PROBLEM: Your answer must be the lines from the one containing "Preview: Türschloß vorn" through the last line of the records below, copied exactly, with the pictures left out.

DATASET EXCERPTS:
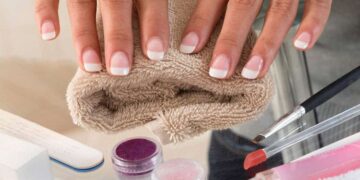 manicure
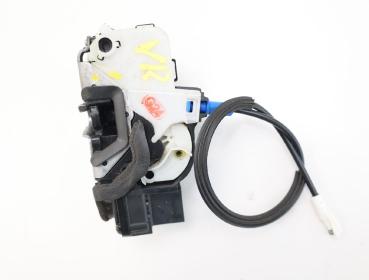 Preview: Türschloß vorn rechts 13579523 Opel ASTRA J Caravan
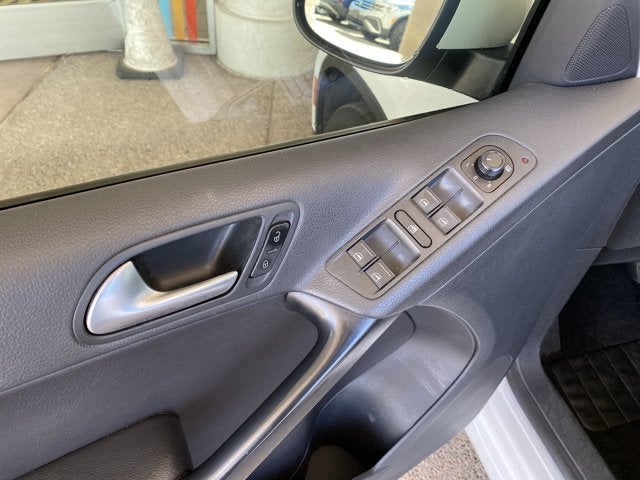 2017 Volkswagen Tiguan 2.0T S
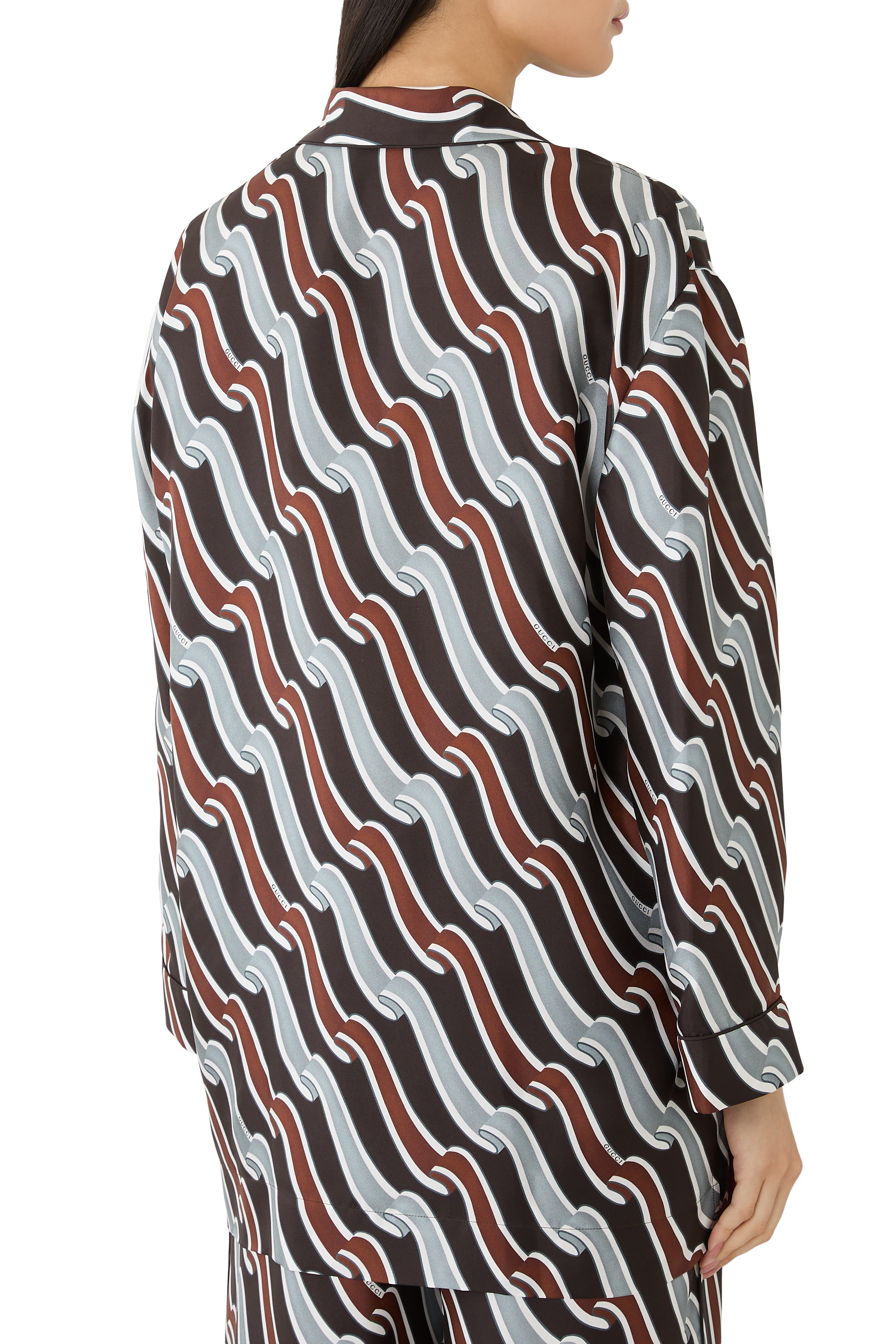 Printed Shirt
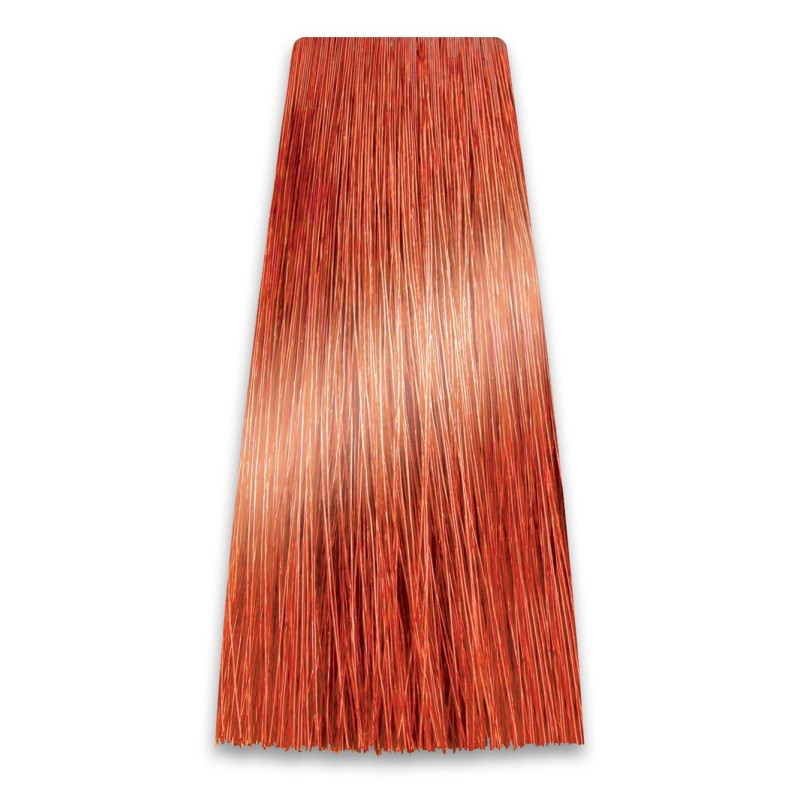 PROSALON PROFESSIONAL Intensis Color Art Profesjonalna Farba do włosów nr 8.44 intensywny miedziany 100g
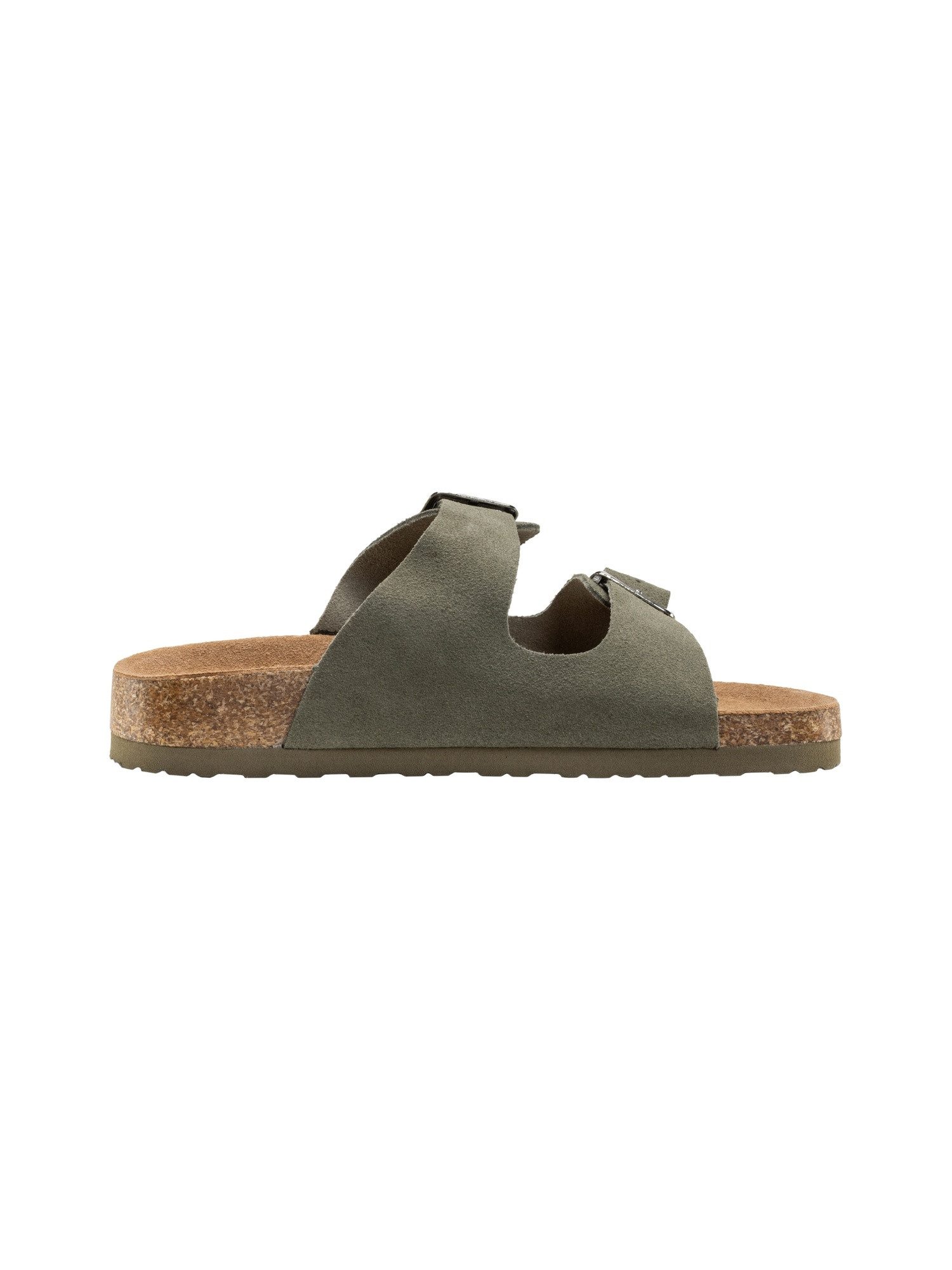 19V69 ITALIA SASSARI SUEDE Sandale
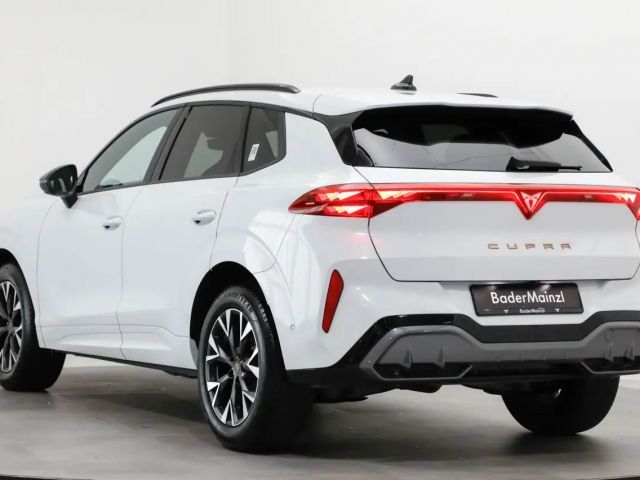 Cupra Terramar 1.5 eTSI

TASK ANSWER:
 Preview: Türschloß vorn rechts 13579523 Opel ASTRA J Caravan
 2017 Volkswagen Tiguan 2.0T S
 Printed Shirt
 PROSALON PROFESSIONAL Intensis Color Art Profesjonalna Farba do włosów nr 8.44 intensywny miedziany 100g
 19V69 ITALIA SASSARI SUEDE Sandale
 Cupra Terramar 1.5 eTSI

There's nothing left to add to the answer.